Our faith journey is no different.  We do not go through our lives collecting more and more knowledge about God or more and more spiritual disciplines.  Try as we might, we cannot continue to take on increased faith and hope to cram it into our already-busy lives and our already-over-taxed bodies and our already-full minds.  Our faith journey, just like everything else in life, does not work like that.  Early 14th century German theologian and mystic Meister Eckhart said that “God is not attained by a process of addition to anything in the soul, but by a process of subtraction.”  Our faith journey must involve letting go of those things to which we hold so tight, of creating room for God to fill us.

The Season of Lent has traditionally been one in which many people are compelled to give up something.  Most think that by creating that want, one will be reminded to think of God.  I suppose that works.  If you think of God every time you want chocolate, go for it.  Other people spend Lent adding something to their life, perhaps something that they know that they need to be including in their faith journey anyway.  So while both of these ways of journeying through Lent are good, I’m not sure that either is enough.  (Shoot!  You mean I gave up chocolate and it’s not even enough???)  No, seriously, subtraction and addition are good things but they are both necessary.  As Meister Eckhart reminds us, our faith journey is first an act of subtraction, shedding those things that pull us away, that distract us, that get in the way of who we are.  They are the temptations that we so want to hold onto for comfort, for security, for power, for control.  Let go.  That’s what the Scripture says.  Let go of what you think your life is.  Create room.  And then God will have room to add the things that give you life–trust, strength, faith. 

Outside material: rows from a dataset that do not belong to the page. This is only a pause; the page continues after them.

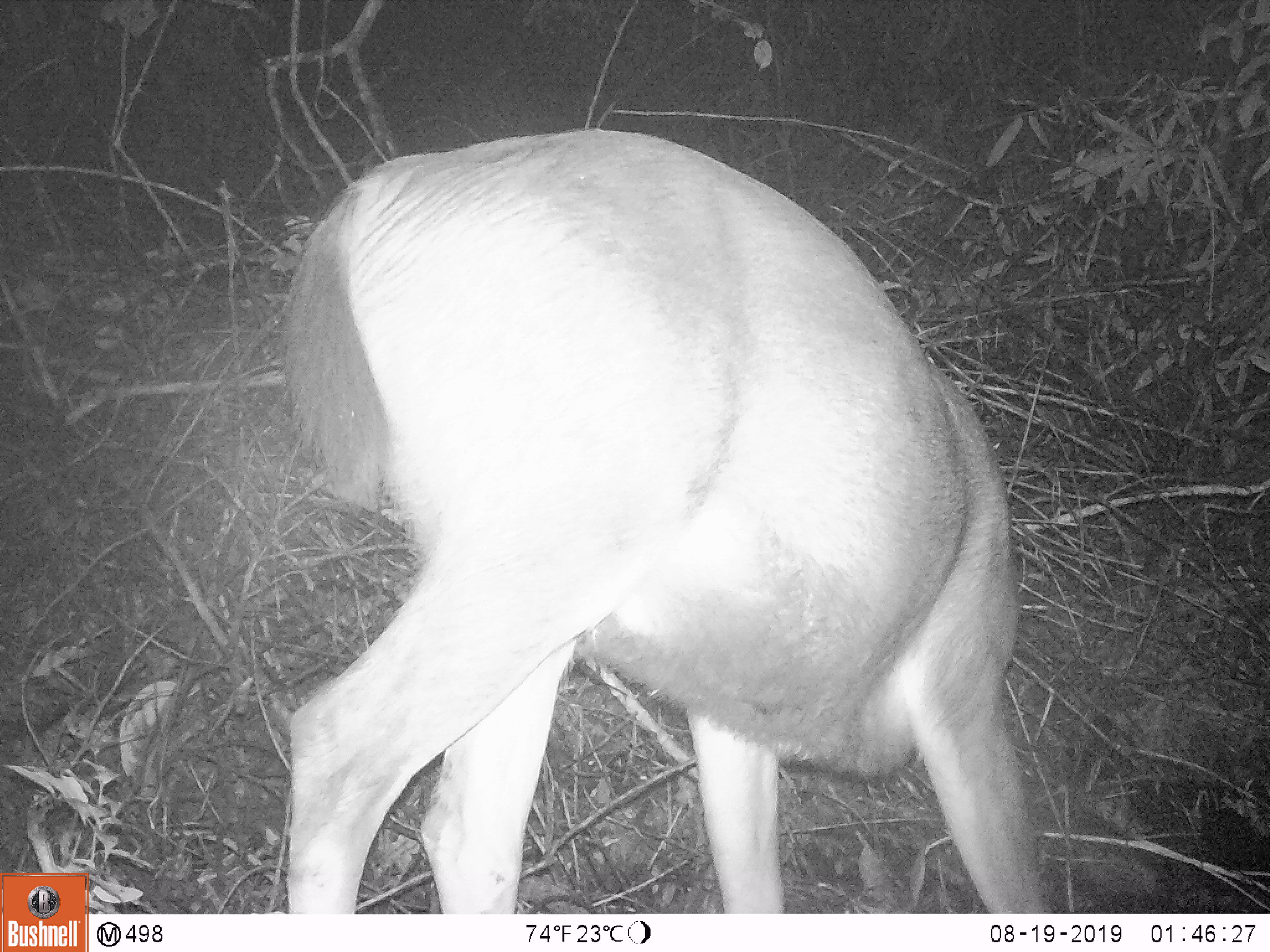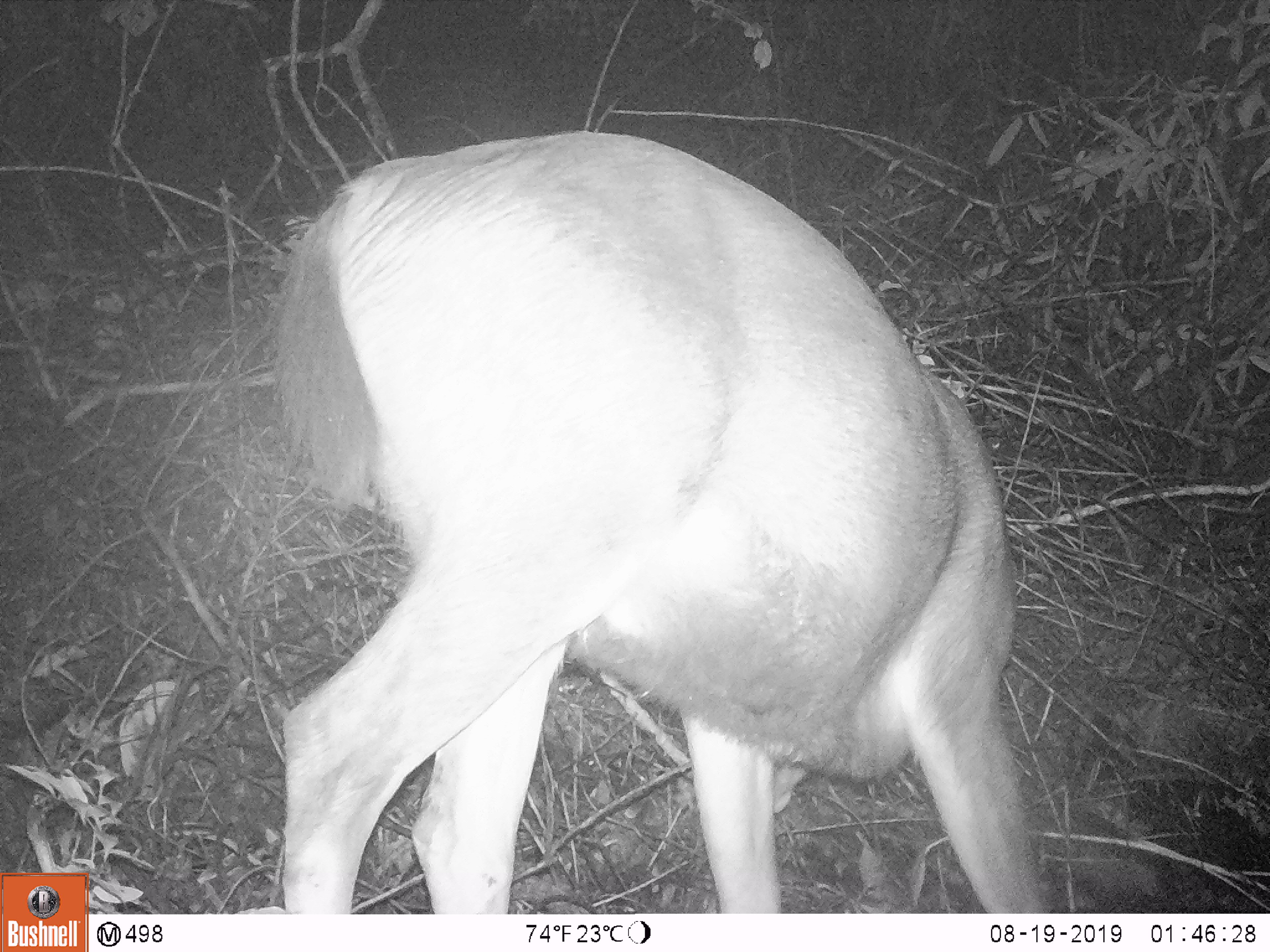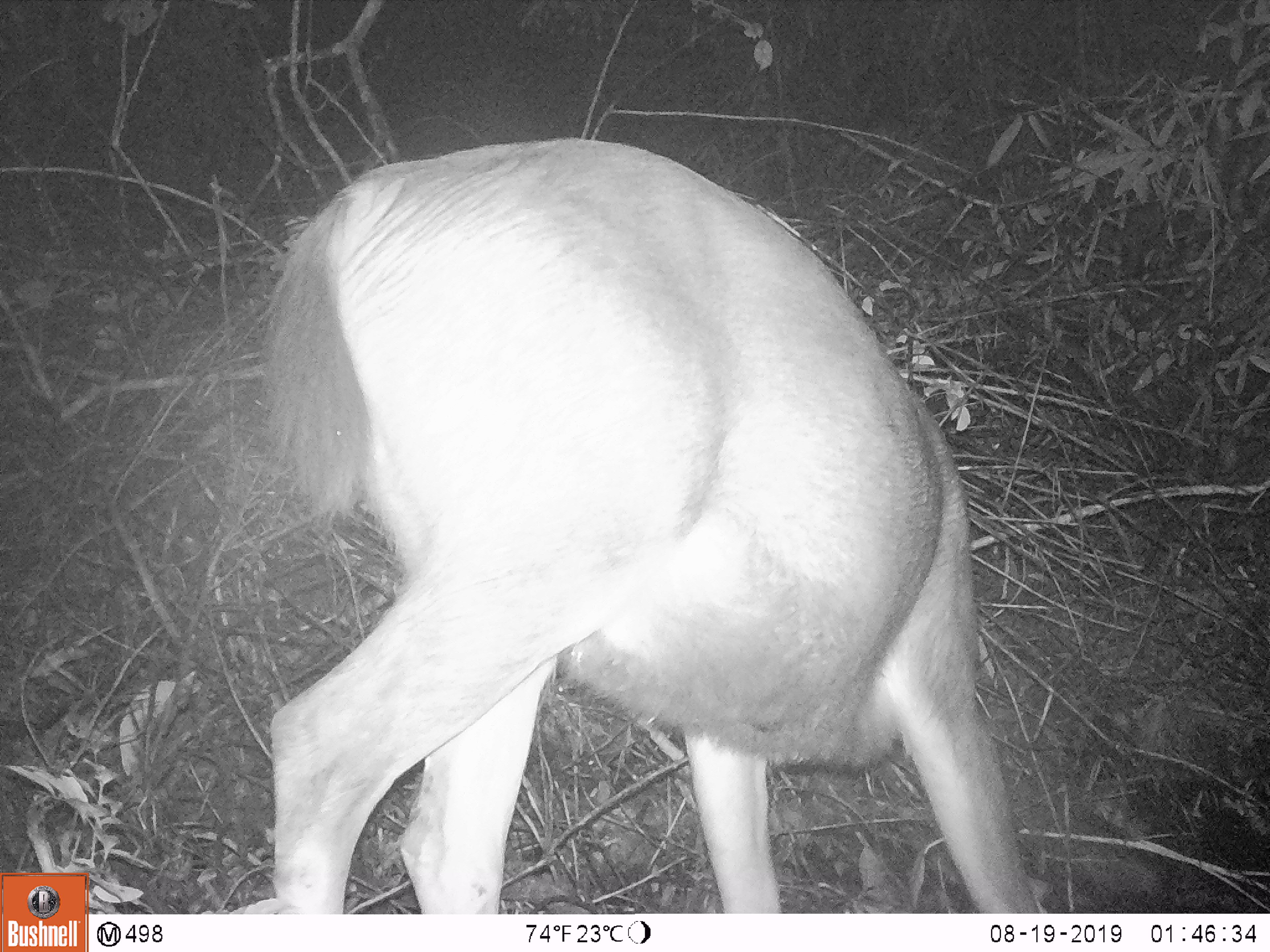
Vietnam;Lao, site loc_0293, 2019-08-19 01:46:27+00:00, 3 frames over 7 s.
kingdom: Animalia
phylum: Chordata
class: Mammalia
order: Artiodactyla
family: Cervidae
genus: Rusa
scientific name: Rusa unicolor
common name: sambar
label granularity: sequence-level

This Lenten journey is not just one of giving up.  It is a season of ordering, or remodeling one’s life, tearing away the things that you thought you needed so that God can create something new.  But it’s more than a season.  Each Lenten journey is a part of our whole journey.  So rather than it being a temporary way station, this experience of subtraction is part of the Way itself.  Lent is just a time to teach us that.